BACKGROUND: Genetic investigations of inherited neuromuscular disorders in Africans, have been neglected. We aimed to summarise the published data and comment on the genetic evidence related to inherited neuropathies (Charcot-Marie-Tooth disease (CMT)), hereditary spastic paraplegias (HSP) and spinal muscular atrophy (SMA) in Africans. METHODS: PubMed was searched for relevant articles and manual checking of references and review publications were performed for African-ancestry participants with relevant phenotypes and identified genetic variants. For each case report we extracted phenotype information, inheritance pattern, variant segregation and variant frequency in population controls (including up to date frequencies from the gnomAD database). RESULTS: For HSP, 23 reports were found spanning the years 2000-2019 of which 19 related to North Africans, with high consanguinity, and six included sub-Saharan Africans. For CMT, 19 reports spanning years 2002-2021, of which 16 related to North Africans and 3 to sub-Saharan Africans. Most genetic variants had not been previously reported. There were 12 reports spanning years 1999-2020 related to SMN1-SMA caused by homozygous exon 7 ± 8 deletion. Interestingly, the population frequency of heterozygous SMN1-exon 7 deletion mutations appeared 2 × lower in Africans compared to Europeans, in addition to differences in the architecture of the SMN2 locus which may impact SMN1-SMA prognosis. CONCLUSIONS: Overall, genetic data on inherited neuromuscular diseases in sub-Saharan Africa, are sparse. If African patients with rare neuromuscular diseases are to benefit from the expansion in genomics capabilities and therapeutic advancements, then it is critical to document the mutational spectrum of inherited neuromuscular disease in Africa. HIGHLIGHTS: Review of genetic variants reported in hereditary spastic paraplegia in Africans Review of genetic variants reported in genetic neuropathies in Africans Review of genetic underpinnings of spinal muscular atrophies in Africans Assessment of pathogenic evidence for candidate variants.

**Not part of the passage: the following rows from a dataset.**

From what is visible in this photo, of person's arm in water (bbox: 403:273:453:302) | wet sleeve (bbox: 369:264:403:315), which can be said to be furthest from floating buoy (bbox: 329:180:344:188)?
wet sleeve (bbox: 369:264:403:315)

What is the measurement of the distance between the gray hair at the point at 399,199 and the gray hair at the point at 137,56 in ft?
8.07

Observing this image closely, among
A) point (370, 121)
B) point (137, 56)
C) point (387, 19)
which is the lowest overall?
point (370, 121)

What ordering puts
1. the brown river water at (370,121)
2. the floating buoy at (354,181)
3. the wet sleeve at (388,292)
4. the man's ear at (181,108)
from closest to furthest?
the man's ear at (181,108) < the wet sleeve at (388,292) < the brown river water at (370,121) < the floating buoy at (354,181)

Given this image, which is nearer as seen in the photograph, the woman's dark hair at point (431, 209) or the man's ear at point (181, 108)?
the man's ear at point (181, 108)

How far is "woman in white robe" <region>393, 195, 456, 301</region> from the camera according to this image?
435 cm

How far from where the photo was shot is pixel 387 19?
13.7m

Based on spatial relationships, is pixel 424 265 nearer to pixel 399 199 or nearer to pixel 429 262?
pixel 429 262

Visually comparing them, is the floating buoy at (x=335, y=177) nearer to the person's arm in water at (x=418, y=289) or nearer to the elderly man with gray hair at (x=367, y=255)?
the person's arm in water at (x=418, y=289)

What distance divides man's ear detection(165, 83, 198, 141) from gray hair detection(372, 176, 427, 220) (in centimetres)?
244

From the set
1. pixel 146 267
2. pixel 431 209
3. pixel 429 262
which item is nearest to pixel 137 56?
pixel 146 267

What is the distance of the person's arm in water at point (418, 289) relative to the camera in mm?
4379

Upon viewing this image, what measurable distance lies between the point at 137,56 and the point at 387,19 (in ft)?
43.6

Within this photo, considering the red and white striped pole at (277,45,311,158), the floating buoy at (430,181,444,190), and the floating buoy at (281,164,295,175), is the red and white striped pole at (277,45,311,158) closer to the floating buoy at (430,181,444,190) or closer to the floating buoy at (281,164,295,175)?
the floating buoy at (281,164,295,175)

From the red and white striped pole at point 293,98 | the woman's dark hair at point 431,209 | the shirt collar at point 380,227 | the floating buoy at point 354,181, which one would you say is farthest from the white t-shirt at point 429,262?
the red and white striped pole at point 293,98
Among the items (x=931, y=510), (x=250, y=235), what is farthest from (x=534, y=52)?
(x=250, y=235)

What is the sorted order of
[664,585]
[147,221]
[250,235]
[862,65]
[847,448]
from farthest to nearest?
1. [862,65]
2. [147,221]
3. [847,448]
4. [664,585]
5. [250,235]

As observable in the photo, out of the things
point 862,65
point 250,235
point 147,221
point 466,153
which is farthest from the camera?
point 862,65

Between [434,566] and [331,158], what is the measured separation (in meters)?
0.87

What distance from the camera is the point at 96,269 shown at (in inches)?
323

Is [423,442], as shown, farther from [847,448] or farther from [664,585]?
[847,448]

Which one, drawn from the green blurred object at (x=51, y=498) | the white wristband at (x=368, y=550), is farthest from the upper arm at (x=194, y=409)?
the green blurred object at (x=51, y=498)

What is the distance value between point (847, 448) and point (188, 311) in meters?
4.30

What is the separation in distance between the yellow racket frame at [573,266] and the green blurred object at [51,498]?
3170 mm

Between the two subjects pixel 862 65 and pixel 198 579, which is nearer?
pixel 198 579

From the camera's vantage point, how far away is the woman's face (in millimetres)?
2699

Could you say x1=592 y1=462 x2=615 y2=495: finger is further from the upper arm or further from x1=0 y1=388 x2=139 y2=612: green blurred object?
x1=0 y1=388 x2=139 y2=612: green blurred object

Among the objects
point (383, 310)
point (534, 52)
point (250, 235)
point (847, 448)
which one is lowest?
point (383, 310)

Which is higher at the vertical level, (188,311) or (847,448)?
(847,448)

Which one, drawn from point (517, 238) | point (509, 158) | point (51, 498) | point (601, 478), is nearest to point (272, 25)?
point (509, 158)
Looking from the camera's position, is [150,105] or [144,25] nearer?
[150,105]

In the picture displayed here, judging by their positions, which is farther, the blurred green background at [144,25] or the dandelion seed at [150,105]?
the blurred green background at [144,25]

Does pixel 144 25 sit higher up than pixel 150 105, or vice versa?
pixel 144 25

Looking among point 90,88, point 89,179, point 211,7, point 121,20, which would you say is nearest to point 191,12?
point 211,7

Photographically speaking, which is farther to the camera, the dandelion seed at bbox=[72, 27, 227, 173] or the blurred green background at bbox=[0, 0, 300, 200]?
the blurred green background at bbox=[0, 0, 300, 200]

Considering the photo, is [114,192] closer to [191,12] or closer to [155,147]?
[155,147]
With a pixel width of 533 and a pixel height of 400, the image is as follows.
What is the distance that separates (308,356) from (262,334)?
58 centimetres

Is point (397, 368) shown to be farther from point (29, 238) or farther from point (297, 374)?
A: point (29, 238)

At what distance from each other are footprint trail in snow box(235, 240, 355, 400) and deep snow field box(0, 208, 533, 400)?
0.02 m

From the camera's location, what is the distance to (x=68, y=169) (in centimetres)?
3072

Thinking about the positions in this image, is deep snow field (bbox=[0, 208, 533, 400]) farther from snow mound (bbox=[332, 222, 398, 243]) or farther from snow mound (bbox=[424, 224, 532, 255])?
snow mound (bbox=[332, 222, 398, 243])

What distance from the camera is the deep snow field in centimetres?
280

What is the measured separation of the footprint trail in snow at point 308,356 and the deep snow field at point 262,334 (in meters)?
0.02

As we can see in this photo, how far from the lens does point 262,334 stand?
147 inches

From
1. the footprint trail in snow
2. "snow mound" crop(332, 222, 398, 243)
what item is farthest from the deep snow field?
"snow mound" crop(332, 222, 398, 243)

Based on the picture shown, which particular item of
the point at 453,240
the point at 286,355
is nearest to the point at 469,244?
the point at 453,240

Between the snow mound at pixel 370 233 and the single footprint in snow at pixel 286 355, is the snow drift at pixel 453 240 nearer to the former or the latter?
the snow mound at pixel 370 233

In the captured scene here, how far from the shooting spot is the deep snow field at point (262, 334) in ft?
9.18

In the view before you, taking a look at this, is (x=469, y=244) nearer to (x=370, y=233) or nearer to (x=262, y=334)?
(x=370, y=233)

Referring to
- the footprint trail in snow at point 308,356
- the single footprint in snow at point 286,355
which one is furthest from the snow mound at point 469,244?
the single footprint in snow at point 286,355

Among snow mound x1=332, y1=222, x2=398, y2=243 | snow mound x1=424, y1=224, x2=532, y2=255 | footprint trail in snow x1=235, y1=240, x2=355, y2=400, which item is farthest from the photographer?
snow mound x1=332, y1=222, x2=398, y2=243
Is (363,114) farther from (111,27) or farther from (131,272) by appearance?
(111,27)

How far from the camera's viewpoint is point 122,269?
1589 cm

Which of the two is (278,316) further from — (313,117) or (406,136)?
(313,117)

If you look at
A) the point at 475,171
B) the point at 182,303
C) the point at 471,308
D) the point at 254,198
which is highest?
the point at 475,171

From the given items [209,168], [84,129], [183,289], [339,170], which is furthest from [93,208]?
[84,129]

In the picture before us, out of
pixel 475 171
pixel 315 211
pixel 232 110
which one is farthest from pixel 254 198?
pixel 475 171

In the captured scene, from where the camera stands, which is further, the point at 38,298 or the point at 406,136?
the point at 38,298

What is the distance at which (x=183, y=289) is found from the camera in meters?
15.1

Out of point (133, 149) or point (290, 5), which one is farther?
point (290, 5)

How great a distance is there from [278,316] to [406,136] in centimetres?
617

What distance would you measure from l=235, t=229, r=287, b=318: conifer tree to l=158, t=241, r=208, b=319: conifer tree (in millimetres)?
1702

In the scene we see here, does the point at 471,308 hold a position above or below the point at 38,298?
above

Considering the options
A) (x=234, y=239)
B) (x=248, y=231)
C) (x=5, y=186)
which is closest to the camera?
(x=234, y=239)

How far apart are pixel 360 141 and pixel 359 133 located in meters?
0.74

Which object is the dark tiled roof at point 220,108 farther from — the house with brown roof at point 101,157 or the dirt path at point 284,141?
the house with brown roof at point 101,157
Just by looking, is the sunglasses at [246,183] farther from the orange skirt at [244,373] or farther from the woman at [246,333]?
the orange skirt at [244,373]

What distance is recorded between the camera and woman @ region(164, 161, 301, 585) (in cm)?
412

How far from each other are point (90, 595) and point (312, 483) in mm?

Revealing the Mutational Spectrum in Southern Africans With Amyotrophic Lateral Sclerosis.

BACKGROUND AND OBJECTIVES: To perform the first screen of 44 amyotrophic lateral sclerosis (ALS) genes in a cohort of African genetic ancestry individuals with ALS using whole-genome sequencing (WGS) data. METHODS: One hundred three consecutive cases with probable/definite ALS (using the revised El Escorial criteria), and self-categorized as African genetic ancestry, underwent WGS using various Illumina platforms. As population controls, 238 samples from various African WGS data sets were included. Our analysis was restricted to 44 ALS genes, which were curated for rare sequence variants and classified according to the American College of Medical Genetics guidelines as likely benign, uncertain significance, likely pathogenic, or pathogenic variants. RESULTS: Thirteen percent of 103 ALS cases harbored pathogenic variants; 5 different SOD1 variants (N87S, G94D, I114T, L145S, and L145F) in 5 individuals (5%, 1 familial case), pathogenic C9orf72 repeat expansions in 7 individuals (7%, 1 familial case) and a likely pathogenic ANXA11 (G38R) variant in 1 individual. Thirty individuals (29%) harbored ≥1 variant of uncertain significance; 10 of these variants had limited pathogenic evidence, although this was insufficient to permit confident classification as pathogenic. DISCUSSION: Our findings show that known ALS genes can be expected to identify a genetic cause of disease in >11% of sporadic ALS cases of African genetic ancestry. Similar to European cohorts, the 2 most frequent genes harboring pathogenic variants in this population group are C9orf72 and SOD1.